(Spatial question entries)
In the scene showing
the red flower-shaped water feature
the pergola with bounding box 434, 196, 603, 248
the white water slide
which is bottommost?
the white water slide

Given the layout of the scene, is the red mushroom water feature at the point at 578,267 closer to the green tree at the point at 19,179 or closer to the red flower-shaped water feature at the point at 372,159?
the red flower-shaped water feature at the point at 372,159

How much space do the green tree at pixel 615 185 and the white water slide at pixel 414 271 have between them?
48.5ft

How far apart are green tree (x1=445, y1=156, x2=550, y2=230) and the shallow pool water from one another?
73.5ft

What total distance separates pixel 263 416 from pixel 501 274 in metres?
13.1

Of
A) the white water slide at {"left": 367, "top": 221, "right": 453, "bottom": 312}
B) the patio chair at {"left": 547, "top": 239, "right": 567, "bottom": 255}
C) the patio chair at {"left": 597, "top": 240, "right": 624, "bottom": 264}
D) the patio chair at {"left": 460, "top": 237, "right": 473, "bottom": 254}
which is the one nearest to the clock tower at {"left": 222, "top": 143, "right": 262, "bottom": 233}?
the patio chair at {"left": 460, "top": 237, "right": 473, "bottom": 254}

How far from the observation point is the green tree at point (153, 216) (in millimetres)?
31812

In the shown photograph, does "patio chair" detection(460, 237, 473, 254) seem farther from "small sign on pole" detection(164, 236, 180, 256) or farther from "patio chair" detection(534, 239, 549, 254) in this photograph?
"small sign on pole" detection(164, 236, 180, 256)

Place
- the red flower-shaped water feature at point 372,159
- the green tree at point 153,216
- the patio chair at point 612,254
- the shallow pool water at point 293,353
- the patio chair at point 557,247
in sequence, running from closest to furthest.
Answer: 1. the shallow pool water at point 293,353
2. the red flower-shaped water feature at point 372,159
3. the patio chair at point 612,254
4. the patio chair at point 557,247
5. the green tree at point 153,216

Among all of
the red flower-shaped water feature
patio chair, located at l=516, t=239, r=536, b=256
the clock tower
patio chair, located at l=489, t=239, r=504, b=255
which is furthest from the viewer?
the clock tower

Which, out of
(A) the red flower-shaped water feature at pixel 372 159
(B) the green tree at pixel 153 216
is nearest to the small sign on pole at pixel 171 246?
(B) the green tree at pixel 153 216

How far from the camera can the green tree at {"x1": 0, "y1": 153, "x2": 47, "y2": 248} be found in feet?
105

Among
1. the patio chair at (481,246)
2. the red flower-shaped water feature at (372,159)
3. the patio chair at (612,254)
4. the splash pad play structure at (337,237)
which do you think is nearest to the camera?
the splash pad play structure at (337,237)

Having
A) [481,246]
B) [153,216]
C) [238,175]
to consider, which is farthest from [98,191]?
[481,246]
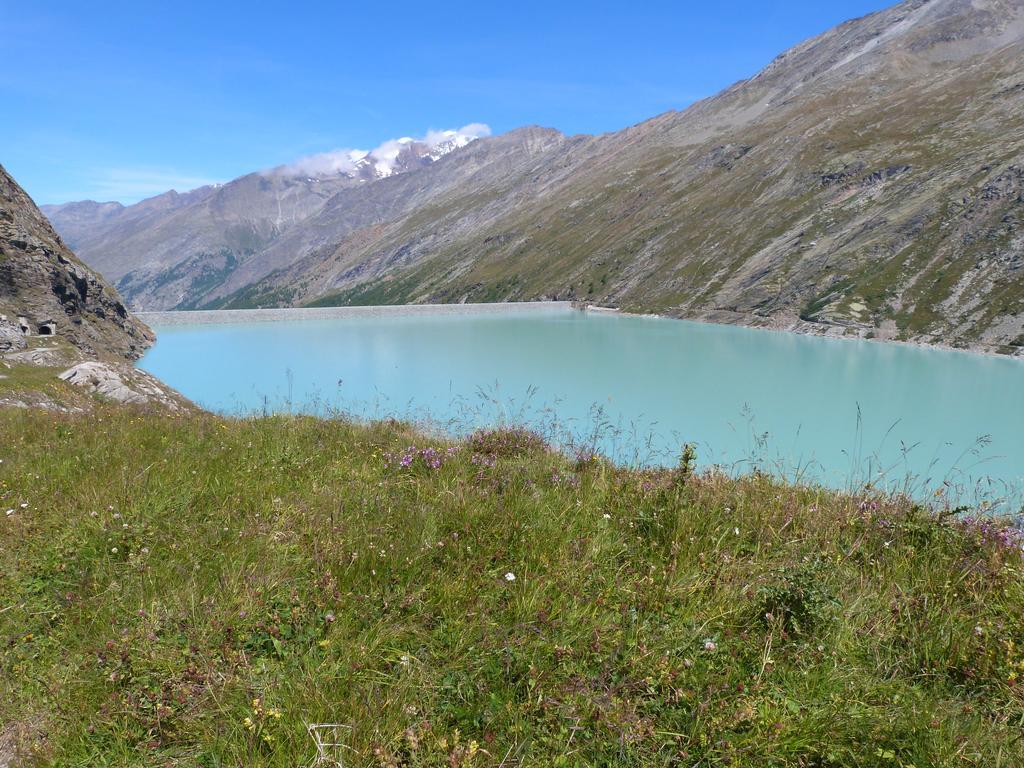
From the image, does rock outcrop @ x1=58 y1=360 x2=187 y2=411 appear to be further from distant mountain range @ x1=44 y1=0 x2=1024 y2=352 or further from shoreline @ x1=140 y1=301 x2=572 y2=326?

◆ Short exercise ◆
Copy out the stretch of the data from the line containing "How far from the camera" through the end of the data, word for word, and leave the pictures out of your copy.

◆ Solved exercise ◆
How far from the camera can the green tree at {"x1": 0, "y1": 153, "x2": 47, "y2": 248} be found in feet?
105

Among
1. the patio chair at (481,246)
2. the red flower-shaped water feature at (372,159)
3. the patio chair at (612,254)
4. the splash pad play structure at (337,237)
which do you think is nearest to the camera?
the splash pad play structure at (337,237)

Having
A) [481,246]
B) [153,216]
C) [238,175]
to consider, which is farthest from [98,191]?
[481,246]
From the image, does rock outcrop @ x1=58 y1=360 x2=187 y2=411 appear to be further from distant mountain range @ x1=44 y1=0 x2=1024 y2=352 or further from shoreline @ x1=140 y1=301 x2=572 y2=326?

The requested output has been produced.